Collected data entries:
────

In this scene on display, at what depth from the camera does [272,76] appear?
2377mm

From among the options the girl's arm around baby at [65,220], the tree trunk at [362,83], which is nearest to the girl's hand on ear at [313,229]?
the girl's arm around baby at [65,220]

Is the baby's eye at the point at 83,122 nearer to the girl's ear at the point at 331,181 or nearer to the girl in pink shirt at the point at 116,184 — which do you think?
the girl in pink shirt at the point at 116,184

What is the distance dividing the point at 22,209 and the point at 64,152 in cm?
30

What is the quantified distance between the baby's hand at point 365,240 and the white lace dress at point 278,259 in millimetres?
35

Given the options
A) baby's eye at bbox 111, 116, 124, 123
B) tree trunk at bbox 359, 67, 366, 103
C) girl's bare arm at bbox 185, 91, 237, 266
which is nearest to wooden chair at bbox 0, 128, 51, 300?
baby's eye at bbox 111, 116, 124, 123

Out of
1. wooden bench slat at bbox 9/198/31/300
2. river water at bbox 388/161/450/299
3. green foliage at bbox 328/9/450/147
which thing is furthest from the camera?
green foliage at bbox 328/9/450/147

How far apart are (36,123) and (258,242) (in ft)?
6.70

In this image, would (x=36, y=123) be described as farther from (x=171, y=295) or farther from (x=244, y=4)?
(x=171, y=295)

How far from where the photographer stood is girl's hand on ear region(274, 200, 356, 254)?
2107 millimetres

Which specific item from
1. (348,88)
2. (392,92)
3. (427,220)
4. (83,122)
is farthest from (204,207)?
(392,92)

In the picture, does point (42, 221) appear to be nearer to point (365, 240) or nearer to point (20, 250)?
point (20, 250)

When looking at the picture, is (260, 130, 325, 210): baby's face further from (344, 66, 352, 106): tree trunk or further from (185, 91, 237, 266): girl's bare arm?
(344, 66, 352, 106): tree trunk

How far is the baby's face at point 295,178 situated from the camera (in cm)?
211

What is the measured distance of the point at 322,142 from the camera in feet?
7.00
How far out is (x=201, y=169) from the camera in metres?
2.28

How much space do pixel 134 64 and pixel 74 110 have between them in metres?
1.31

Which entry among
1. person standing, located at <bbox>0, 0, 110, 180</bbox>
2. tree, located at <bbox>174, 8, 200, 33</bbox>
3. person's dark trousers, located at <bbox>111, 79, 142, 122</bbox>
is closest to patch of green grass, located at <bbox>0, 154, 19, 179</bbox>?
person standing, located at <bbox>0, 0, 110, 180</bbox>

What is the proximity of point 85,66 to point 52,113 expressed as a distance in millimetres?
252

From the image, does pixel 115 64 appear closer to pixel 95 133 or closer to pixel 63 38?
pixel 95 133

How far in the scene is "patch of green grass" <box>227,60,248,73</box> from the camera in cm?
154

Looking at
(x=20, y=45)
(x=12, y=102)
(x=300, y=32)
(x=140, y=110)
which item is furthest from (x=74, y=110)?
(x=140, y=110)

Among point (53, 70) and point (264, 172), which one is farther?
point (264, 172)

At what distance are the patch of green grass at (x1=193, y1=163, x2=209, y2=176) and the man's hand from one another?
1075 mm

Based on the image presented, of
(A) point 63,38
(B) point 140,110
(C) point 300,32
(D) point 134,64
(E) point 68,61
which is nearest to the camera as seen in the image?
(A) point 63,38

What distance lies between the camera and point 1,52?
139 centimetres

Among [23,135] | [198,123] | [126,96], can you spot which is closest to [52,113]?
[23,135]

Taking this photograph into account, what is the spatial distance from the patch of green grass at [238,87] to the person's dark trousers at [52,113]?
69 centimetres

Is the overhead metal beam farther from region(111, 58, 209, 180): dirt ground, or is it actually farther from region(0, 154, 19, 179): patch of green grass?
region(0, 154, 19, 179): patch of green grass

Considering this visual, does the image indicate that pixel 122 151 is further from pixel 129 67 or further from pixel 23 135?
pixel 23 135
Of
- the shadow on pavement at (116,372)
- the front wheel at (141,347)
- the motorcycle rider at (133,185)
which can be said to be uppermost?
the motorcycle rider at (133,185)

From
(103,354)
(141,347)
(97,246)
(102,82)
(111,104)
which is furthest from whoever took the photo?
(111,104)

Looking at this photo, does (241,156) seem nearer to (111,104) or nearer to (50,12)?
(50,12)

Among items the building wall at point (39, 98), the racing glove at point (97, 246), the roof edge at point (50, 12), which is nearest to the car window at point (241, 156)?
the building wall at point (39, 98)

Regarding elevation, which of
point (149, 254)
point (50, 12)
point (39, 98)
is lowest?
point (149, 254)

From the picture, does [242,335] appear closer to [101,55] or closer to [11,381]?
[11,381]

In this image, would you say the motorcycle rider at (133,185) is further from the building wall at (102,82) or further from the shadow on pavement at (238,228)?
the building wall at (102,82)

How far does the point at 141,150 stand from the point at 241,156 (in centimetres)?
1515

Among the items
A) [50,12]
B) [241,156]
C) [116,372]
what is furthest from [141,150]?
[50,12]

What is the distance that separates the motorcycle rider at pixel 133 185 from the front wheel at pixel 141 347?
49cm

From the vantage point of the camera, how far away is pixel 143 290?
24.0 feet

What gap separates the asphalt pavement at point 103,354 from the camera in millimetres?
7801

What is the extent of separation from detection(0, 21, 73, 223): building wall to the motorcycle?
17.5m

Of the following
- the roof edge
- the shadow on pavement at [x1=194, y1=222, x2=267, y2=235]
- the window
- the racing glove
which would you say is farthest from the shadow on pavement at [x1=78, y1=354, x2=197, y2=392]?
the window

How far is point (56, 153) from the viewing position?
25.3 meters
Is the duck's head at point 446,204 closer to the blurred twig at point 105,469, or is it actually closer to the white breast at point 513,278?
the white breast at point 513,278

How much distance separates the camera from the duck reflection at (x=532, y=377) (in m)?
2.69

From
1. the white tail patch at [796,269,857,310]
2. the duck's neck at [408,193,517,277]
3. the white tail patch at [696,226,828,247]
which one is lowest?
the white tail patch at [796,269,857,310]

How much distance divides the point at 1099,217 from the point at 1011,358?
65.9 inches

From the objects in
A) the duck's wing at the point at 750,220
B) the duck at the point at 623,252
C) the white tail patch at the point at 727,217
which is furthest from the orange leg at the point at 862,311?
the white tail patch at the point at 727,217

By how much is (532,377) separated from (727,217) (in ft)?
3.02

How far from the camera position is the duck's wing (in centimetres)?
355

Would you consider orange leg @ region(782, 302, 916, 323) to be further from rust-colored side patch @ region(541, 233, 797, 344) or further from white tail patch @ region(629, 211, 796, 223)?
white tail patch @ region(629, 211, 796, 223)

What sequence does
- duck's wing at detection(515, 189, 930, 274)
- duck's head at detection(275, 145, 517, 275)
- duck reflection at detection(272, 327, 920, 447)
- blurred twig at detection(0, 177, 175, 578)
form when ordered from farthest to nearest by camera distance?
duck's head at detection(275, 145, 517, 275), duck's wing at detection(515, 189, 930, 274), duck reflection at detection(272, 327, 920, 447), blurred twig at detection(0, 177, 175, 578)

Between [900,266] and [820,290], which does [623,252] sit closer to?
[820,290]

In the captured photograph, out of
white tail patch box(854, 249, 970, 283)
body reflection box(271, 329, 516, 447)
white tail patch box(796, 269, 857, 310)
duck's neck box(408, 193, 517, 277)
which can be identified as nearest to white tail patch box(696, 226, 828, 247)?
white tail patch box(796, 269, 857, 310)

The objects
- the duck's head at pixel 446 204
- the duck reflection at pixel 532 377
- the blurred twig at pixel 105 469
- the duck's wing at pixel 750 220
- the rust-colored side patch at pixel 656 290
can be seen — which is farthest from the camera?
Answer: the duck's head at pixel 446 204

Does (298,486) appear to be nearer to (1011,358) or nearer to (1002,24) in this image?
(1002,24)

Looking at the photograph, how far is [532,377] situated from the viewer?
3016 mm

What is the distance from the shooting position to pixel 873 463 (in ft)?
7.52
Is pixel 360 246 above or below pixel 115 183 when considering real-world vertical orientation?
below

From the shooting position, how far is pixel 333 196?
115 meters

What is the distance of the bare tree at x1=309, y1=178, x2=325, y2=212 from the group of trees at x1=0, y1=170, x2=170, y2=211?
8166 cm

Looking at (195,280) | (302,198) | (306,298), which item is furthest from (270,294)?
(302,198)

────

*Exercise goal*
Repeat the lines from the one containing "Between [900,266] and" through the end of the listing, exactly and without any other lines; both ends are included.

*Answer in full*
Between [900,266] and [820,290], which does [623,252] sit closer to?
[820,290]

In the captured photograph, out of
white tail patch box(854, 249, 970, 283)
body reflection box(271, 329, 516, 447)
white tail patch box(796, 269, 857, 310)
duck's neck box(408, 193, 517, 277)
which can be identified as nearest to white tail patch box(696, 226, 828, 247)?
white tail patch box(796, 269, 857, 310)

The objects
- the duck's head at pixel 446 204
- the duck reflection at pixel 532 377
- the blurred twig at pixel 105 469
- the duck's wing at pixel 750 220
- the rust-colored side patch at pixel 656 290
can be seen — which is farthest from the camera?
Answer: the duck's head at pixel 446 204

Does (298,486) appear to be nearer to (1011,358) or nearer to (1002,24) in this image?
(1002,24)

Looking at the photograph, how far is [532,377] situated from the viewer?
3016 mm

What is the distance from the shooting position to pixel 873 463 (in ft)?
7.52
Is pixel 360 246 above or below pixel 115 183 when considering real-world vertical orientation?
below

From the shooting position, how far is pixel 333 196?
115 meters

What is the distance of the bare tree at x1=309, y1=178, x2=325, y2=212 from the group of trees at x1=0, y1=170, x2=170, y2=211?
8166 cm

Looking at (195,280) | (302,198) | (306,298), which item is furthest from (270,294)?
(302,198)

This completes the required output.